トンネルを抜けるとそこは雪国だった。「雪国」を読んだことのない人でも知ってる有名な書き出し。実際、冬に電車や車でトンネルをくぐって同じことを感じた人も多いだろう。
冬にスキー場に来る人はそれぞれの思いを持って訪れ、そしてまた自分の住む場所へと帰っていく。いわば非日常の空間なのだろう。
でも、トンネルのこっち側の人、訪れる人の非日常が日常の人は存在する。
たまに訪れる人には分からない生活や時の流れがある。

スキー場のそばで生まれ育つた僕は冬に関して、季節のとらえ方が一般的な人と違うかもしれない。スキー場の始まりが冬の始まりでスキー場の終わりが冬の終わり。はっきりした線引きがある。                      もちろん雪が降り始めた時には緩やかな冬への始まりは感じる。そして冬の終わりへの始まりは、スキー場の営業終了の1、2週間前になるナイター営業の終わりだ。                            家から歩いて5分足らずのスキー場ではナイター照明が明るく山を照らす。それは遠くからでもシンボルのように照らし出されて見える。

● **提供資料**:

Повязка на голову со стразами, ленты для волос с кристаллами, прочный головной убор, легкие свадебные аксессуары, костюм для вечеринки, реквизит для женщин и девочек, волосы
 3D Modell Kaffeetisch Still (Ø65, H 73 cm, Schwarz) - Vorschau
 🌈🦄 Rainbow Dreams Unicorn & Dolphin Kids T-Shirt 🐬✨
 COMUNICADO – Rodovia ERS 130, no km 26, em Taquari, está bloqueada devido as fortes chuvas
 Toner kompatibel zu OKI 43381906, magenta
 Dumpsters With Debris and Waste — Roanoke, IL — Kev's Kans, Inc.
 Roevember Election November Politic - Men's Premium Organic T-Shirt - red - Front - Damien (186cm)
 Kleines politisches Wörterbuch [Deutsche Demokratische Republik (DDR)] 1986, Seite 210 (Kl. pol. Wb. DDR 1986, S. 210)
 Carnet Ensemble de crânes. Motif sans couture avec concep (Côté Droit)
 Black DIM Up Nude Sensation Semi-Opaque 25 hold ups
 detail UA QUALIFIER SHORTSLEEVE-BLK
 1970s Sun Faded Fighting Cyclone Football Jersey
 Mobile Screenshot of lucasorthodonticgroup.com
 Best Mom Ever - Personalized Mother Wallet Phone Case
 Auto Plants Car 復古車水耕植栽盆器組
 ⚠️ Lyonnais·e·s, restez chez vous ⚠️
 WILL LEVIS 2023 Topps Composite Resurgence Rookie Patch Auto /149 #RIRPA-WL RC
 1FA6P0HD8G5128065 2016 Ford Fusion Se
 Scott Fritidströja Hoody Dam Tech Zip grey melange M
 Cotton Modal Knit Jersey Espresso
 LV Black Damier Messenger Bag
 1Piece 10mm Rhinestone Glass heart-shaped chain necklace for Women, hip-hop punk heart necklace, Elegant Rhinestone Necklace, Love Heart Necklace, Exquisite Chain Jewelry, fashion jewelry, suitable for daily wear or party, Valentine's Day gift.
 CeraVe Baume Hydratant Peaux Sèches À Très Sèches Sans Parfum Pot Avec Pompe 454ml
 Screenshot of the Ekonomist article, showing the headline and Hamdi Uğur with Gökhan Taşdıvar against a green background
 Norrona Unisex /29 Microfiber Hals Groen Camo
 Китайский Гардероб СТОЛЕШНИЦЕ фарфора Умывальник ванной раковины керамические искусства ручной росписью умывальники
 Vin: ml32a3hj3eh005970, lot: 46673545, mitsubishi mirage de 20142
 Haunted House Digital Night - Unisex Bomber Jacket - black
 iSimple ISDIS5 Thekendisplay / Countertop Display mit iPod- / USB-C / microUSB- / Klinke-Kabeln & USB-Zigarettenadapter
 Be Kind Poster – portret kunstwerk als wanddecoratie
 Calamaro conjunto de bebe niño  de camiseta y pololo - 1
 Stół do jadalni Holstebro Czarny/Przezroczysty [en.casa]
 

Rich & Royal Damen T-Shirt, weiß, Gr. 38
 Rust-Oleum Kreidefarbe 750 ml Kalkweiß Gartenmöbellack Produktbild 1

● **課題**: 上にあるスキー場と冬についての原文を、一字も変えずに全文抜き出してください。

● **解答欄**:
トンネルを抜けるとそこは雪国だった。「雪国」を読んだことのない人でも知ってる有名な書き出し。実際、冬に電車や車でトンネルをくぐって同じことを感じた人も多いだろう。
冬にスキー場に来る人はそれぞれの思いを持って訪れ、そしてまた自分の住む場所へと帰っていく。いわば非日常の空間なのだろう。
でも、トンネルのこっち側の人、訪れる人の非日常が日常の人は存在する。
たまに訪れる人には分からない生活や時の流れがある。

スキー場のそばで生まれ育つた僕は冬に関して、季節のとらえ方が一般的な人と違うかもしれない。スキー場の始まりが冬の始まりでスキー場の終わりが冬の終わり。はっきりした線引きがある。                      もちろん雪が降り始めた時には緩やかな冬への始まりは感じる。そして冬の終わりへの始まりは、スキー場の営業終了の1、2週間前になるナイター営業の終わりだ。                            家から歩いて5分足らずのスキー場ではナイター照明が明るく山を照らす。それは遠くからでもシンボルのように照らし出されて見える。